Exercise description> Could you rewrite everything in the listing from the line containing "As visible in" down to the line containing "0.73 meters", substituting "tap handle" for "faucet control handle" and keeping all else the same?
--- Information supplied ---
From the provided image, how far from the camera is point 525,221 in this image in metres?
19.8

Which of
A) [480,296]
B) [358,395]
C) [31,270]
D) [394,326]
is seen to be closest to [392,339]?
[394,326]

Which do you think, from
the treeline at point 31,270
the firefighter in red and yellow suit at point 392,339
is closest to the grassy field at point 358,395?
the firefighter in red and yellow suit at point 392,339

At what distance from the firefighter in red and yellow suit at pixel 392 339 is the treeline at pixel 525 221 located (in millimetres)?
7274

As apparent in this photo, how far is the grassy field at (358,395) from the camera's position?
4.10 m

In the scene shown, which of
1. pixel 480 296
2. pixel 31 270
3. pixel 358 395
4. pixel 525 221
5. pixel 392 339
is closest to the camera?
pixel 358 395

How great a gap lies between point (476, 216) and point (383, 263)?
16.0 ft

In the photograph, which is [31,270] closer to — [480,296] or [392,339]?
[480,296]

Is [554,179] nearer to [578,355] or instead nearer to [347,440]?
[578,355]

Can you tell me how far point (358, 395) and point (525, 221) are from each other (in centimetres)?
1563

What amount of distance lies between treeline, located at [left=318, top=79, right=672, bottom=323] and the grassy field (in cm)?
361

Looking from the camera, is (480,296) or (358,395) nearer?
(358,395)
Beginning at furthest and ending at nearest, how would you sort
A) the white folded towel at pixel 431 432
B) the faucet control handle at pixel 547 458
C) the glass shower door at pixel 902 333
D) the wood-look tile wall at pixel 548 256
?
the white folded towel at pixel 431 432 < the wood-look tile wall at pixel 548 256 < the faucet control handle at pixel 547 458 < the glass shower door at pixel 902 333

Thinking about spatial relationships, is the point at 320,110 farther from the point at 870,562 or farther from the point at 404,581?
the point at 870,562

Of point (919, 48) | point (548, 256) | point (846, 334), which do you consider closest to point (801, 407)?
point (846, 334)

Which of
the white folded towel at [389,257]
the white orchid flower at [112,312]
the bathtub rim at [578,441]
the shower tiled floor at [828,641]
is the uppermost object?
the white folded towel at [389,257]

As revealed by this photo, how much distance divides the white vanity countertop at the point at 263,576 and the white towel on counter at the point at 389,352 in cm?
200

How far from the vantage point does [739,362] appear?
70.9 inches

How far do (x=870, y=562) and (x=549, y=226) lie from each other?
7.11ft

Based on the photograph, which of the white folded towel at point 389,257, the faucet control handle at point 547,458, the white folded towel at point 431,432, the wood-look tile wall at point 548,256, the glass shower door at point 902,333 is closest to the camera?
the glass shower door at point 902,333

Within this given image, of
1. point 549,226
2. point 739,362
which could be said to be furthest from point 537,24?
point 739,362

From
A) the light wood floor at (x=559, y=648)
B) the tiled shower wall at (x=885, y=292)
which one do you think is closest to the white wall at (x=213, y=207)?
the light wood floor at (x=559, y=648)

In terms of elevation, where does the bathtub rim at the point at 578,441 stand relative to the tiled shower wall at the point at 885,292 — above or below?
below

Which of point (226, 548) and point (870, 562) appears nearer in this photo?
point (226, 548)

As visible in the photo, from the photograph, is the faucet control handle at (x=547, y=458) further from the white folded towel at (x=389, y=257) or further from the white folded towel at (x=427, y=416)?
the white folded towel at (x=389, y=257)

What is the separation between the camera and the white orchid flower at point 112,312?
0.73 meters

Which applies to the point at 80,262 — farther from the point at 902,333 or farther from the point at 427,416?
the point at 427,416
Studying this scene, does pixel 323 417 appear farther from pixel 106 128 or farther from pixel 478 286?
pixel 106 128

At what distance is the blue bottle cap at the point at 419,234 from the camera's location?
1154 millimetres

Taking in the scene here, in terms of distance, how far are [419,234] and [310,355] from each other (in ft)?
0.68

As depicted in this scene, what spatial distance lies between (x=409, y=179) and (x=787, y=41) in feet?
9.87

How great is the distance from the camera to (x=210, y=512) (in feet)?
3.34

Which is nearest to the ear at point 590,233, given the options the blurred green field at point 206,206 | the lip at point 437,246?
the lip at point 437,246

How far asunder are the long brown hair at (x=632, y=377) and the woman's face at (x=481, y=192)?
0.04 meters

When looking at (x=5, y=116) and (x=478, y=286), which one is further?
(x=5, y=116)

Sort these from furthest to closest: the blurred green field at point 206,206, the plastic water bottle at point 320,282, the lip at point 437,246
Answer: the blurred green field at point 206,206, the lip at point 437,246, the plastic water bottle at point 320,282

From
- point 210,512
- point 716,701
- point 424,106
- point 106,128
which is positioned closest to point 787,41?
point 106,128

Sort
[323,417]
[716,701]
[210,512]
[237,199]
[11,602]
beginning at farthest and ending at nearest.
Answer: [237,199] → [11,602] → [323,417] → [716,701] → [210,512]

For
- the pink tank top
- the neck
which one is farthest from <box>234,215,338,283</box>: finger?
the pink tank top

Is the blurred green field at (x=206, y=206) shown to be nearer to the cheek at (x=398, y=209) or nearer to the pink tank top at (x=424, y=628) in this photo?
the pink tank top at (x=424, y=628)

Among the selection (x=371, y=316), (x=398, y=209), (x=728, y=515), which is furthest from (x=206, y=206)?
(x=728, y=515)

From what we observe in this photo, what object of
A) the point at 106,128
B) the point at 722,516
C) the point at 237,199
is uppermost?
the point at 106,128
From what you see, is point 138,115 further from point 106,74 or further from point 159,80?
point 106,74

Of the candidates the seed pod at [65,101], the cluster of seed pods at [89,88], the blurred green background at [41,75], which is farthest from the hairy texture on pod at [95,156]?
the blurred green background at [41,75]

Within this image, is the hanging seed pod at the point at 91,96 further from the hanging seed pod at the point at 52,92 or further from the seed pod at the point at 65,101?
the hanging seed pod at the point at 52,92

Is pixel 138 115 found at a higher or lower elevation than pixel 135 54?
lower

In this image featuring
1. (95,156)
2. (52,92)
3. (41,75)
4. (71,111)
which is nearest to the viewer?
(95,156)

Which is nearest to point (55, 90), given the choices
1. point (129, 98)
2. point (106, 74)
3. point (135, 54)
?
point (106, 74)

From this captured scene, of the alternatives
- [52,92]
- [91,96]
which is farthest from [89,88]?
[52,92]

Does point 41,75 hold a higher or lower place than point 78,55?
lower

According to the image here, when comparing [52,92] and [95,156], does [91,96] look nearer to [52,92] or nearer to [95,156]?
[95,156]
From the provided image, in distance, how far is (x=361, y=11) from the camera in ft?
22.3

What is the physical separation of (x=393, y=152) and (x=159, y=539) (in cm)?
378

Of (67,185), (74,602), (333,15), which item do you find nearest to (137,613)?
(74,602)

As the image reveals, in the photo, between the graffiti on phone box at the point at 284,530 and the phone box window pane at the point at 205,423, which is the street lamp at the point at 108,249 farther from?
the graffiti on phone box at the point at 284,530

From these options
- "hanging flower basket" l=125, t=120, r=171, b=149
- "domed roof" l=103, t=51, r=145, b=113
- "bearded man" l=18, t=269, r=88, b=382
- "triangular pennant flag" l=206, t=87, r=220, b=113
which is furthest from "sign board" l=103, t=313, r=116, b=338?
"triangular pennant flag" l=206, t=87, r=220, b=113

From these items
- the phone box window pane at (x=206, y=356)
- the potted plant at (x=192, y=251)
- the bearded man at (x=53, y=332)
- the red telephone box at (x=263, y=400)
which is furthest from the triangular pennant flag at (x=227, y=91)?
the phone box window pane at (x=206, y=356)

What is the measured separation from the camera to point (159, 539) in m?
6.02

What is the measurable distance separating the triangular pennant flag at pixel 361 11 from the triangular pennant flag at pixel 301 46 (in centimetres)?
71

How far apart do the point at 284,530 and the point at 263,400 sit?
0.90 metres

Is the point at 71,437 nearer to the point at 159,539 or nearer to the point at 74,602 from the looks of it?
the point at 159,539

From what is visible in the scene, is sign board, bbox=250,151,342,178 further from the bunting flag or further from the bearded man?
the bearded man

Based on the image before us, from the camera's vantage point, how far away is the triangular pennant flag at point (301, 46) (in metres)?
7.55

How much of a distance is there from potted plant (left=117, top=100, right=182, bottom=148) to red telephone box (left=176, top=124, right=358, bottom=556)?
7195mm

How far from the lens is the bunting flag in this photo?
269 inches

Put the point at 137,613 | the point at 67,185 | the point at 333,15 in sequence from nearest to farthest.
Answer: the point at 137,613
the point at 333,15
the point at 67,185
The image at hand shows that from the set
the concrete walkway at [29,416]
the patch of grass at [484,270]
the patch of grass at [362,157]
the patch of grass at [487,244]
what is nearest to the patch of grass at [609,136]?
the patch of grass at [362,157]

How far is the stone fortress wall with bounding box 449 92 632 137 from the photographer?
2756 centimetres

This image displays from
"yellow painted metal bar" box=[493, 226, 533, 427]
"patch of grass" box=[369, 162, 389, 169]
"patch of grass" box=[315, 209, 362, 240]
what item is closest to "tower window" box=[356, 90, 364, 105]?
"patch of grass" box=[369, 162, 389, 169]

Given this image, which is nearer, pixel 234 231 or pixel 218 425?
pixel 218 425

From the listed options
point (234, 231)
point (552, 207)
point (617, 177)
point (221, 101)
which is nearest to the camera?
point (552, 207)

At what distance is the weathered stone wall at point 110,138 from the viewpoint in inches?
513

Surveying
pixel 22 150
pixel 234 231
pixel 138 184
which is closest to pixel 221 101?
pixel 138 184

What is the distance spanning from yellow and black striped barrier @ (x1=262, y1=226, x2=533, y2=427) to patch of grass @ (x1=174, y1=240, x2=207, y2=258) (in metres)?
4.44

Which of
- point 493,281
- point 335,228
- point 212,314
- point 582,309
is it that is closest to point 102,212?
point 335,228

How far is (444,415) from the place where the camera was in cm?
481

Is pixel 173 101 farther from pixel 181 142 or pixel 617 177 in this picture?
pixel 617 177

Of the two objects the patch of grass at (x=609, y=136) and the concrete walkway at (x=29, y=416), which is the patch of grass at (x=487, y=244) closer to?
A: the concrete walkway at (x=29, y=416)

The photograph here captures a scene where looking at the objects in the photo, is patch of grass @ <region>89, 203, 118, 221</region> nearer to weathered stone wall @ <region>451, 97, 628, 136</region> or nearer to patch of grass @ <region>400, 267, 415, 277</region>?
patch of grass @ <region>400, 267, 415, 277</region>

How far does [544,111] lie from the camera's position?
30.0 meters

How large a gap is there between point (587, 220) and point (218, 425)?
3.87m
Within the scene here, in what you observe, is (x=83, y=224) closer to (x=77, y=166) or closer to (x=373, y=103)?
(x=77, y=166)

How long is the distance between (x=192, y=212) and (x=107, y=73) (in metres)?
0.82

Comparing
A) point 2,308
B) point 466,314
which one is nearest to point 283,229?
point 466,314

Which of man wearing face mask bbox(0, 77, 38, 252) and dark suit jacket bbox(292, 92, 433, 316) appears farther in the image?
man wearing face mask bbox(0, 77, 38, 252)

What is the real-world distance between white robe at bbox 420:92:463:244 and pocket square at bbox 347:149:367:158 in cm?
---
Answer>
As visible in the photo, from the photograph, is the tap handle at (x=547, y=458) further from the white folded towel at (x=389, y=257) or further from the white folded towel at (x=427, y=416)?
the white folded towel at (x=389, y=257)

What is the separation between the camera and the white orchid flower at point 112,312?
0.73 meters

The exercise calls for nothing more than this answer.